When I got my breath, I said Thank you,

oh thank you! and my voice was more powerful

than it had ever been. I tested it. I flipped a switch

on the viewfinder to see inside the chamber,

and said Move. The others stepped into a corner.

I said Beware and they were afraid.

 

I said Love and they trusted me. I looked on

the world again—Danger. The periscopes turned

toward me and the peoples of the earth trembled.

The inevitability of the next word vibrated

in the walls of the mechanism, it hummed

with purpose, it knew its end, and I said War.

 

A chorus of the dying rose outside the walls.

Because the mechanism recommends it I said.

Those outside were not us or ours, so the means

of war were justified in the minds of those inside.

We did what was necessary to safeguard our way of life.

Then another was born into the chamber.

 

I flipped the switch, I heard myself say Welcome

to the human mechanism. She replied

How I love you though she turned her face away.

 

 

 

Without a Word, Without an Image

 

How does one hold it in the mind? An idea without words. It is there after the words, in the mind without even a trace of an image. An idea or a question, bodiless and wordless, after the words which arose from it in the first place. How does one go on feeling it without a word, without an image?

 

You are doing it now. If these words ended here, if all the words in your own mind fell away, it would still be there. The very question of how one holds a question in the mind—you are holding that in your mind and still would be if you ceased to think it in words.

 

It is neither words nor images.

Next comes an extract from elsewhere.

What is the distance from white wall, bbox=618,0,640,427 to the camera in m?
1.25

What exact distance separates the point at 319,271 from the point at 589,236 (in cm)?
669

It is pure abstraction, and any words that come arose from it. You hold it in the mind, that feeling, that idea, that question. The question came before the words that pose it. This is the soul, holding it. Even now, it is there without a word, without an image.

 

 

 

Dispatch from the Field to Headquarters

 

It appears that a mistake has been made.

We are currently stationed in existence.

To be precise, at a point

in evolutionary history

when the human mind

can become overly absorbed

in the quest for meaning

and in the fear of death.

I repeat: A mistake has been made.

It is hard to carry out our mission,

with these metaphysical preoccupations.

Nor can we agree on what our mission is.

Some of us have clearly been misassigned.

Many of us. Perhaps all.

There was no warning.

And I hardly need remind you

that we did not volunteer for this—

we were drafted.

 

 

 

 

 

 

 

 

____________________________________________

 

Bio: Luke Hankins is the author of a collection of poems, Weak Devotions, and the editor of Poems of Devotion: An Anthology of Recent Poets (both from Wipf & Stock). His poems, essays, and translations have appeared in numerous publications, including American Literary Review, Contemporary Poetry Review, Image, New England Review, Poetry East, and The Writer’s Chronicle. He serves as Senior Editor at Asheville Poetry Review.